REQUISITOS DE LA TAREA: Por favor, convierte en una lista numerada las líneas de los ítems que van desde el comienzo hasta la línea que contiene "5.17 metres", ambas incluidas. Omite las líneas en blanco.

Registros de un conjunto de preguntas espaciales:
--*--

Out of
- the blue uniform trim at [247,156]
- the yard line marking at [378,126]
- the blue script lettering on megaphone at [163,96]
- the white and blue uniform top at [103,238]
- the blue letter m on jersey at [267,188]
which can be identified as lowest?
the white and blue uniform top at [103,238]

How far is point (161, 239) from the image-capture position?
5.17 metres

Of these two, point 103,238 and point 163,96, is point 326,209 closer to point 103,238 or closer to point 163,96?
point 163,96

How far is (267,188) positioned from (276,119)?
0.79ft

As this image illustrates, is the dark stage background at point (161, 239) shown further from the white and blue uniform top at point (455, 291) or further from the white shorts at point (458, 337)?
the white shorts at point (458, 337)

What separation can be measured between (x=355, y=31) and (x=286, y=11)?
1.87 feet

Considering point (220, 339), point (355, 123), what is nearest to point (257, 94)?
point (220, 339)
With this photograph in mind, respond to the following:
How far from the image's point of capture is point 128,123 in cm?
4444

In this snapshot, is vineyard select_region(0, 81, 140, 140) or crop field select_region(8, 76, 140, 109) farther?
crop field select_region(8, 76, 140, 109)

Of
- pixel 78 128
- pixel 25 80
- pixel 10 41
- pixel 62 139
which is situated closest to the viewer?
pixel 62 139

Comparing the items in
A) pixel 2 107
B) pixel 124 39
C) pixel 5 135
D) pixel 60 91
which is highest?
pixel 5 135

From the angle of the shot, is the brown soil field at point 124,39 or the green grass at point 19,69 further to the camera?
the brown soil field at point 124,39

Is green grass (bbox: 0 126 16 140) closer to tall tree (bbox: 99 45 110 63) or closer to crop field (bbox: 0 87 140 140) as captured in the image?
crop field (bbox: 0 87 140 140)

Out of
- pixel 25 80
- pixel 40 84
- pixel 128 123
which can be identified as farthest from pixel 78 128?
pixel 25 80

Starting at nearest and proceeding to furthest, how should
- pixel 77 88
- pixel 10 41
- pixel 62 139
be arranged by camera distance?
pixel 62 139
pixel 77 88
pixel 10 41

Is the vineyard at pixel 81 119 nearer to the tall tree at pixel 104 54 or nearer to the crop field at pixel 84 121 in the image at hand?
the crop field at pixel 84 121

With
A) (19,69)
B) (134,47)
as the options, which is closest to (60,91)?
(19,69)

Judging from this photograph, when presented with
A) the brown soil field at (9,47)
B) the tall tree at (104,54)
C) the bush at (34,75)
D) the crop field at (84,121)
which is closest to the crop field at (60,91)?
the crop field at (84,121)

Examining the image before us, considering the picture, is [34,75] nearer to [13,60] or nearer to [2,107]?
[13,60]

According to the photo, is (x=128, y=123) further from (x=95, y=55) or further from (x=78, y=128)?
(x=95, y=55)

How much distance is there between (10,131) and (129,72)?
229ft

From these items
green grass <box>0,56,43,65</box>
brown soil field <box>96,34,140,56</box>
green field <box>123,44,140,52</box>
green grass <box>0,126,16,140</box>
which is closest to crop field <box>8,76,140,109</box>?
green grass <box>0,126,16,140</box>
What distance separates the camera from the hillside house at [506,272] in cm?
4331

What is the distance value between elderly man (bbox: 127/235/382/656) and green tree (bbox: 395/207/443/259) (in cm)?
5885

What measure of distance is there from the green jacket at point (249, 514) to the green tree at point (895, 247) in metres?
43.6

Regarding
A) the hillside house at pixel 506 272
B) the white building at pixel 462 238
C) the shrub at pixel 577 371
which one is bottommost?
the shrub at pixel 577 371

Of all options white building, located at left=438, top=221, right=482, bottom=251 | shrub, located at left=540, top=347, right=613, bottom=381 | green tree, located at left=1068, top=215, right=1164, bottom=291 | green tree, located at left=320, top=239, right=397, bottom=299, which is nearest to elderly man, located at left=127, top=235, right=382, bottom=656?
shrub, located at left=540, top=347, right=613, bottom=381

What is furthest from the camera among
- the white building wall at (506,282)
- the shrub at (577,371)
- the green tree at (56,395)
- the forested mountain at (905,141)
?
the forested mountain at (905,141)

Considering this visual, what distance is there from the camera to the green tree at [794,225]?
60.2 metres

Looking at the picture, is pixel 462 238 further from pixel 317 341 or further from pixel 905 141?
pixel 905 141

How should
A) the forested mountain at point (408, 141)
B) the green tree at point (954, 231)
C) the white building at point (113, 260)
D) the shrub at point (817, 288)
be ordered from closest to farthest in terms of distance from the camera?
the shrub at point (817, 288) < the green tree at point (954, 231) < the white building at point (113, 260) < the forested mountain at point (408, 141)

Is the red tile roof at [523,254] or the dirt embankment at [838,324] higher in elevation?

--*--

RESPUESTA DE LA TAREA:
1. Out of
2. - the blue uniform trim at [247,156]
3. - the yard line marking at [378,126]
4. - the blue script lettering on megaphone at [163,96]
5. - the white and blue uniform top at [103,238]
6. - the blue letter m on jersey at [267,188]
7. which can be identified as lowest?
8. the white and blue uniform top at [103,238]
9. How far is point (161, 239) from the image-capture position?
10. 5.17 metres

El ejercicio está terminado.